Título: Anúncio de remédio seduz nos EUA
Autor: Cristina Amorim
Fonte: O Estado de São Paulo, 09/05/2005, Vida, p. A10

Pesquisa de duas universidades mostra que propaganda influencia os médicos americanos na decisão de receitar medicamentos

A mulher - linda, moderna - sorri para o leitor. A frase "eu posso" se destaca na página de uma popular revista americana, ao lado do nome do produto, um antidepressivo. O anúncio descrito é comum nos Estados Unidos, país onde a publicidade de medicamentos é permitida, inclusive de classes que exigem prescrição médica, e ele influencia cada vez mais o resultado da consulta médica, conforme comprova uma pesquisa publicada na Revista da Associação Médica Americana, a Jama (http://jama.ama-assn.org), no fim de abril. O estudo foi conduzido pelas universidades da Califórnia e de Rochester. Após um ano em campo, o resultado sugere que a possibilidade de o paciente obter o remédio que deseja aumenta quando pede por ele, mesmo que não seja o mais indicado para o caso.

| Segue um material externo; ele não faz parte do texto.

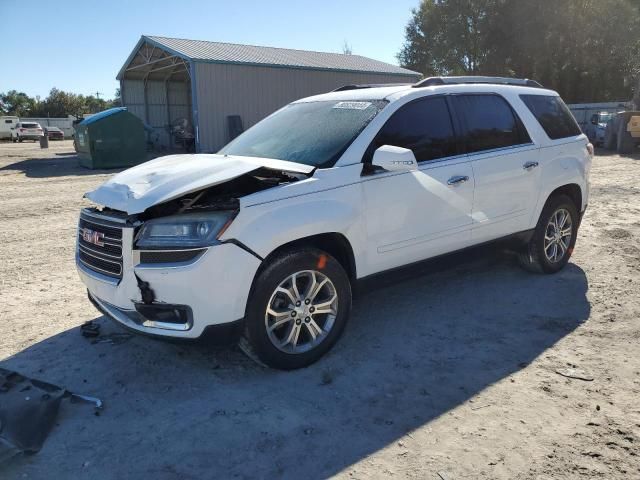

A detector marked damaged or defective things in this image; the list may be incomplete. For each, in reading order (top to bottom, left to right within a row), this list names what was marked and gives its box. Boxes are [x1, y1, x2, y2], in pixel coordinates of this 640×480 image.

Entre maio de 2003 e maio de 2004, atrizes se revezaram em 298 consultas feitas em Sacramento e São Francisco. Os médicos aceitaram participar, mas não sabiam como a pesquisa seria feita, nem que seria gravada.

Em um dos papéis, a paciente era uma mulher de 48 anos divorciada, com dois filhos, carreira e sintomas clássicos de depressão, como dores no peito, perda de interesse e energia, insônia e falta de apetite por mais de um mês. Quando pediu nominalmente pelo remédio do anúncio, conseguiu um antidepressivo em 53% das vezes, em 76% quando fazia um pedido por uma pílula qualquer e apenas em 31% dos casos quando se abstinha de comentar.

Apesar de os números impressionarem, foi o segundo caso que fez os pesquisadores arregalarem os olhos. O outro papel era de uma mulher de 45 anos, também divorciada, que havia aceitado um trabalho voluntário após perder o emprego e retratava um leve nível de estresse, com insônia ocasional. Como esperado, houve menos prescrições de antidepressivos, uma vez que o quadro da doença não era claro: 39% das vezes quando o pedido era genérico e 10% quando a menção não era feita. Contudo, quando a paciente pedia o remédio do anúncio, na maioria das vezes saía da sala do médico com o que queria - mesmo sem necessidade.

De acordo com os autores, o resultado levanta preocupações sobre como é conduzida a publicidade de remédios direta ao consumidor. Não há dados científicos que justifiquem a prescrição de antidepressivos para tratar problemas de adaptação social, particularmente quando os sintomas são recentes e leves. "Se os pacientes podem influenciar os médicos a prescreverem remédios que não considerariam de outra forma, os médicos podem não representar o controle que a lei assume que são", diz a Jama.

Os médicos são expostos a ações publicitárias diretas, que podem influenciar sua ação durante a consulta. Metade do investimento que o setor farmacêutico faz em publicidade nos EUA é voltada para a distribuição de amostras grátis. Outros 30% vão para ações diretas à classe médica e hospitais.

A equipe crê que os resultados com antidepressivos podem ser aplicados às demais classes de remédios tarjados.

O FDA, órgão que regula os medicamentos nos EUA, exige que a publicidade direta ao consumidor apresente um "equilíbrio justo" entre os benefícios e os riscos do produto. "Mas a análise dos dados é retroativa e há quem afirme que o controle é fraco", disse ao Estado Richard Kravitz, principal autor do estudo.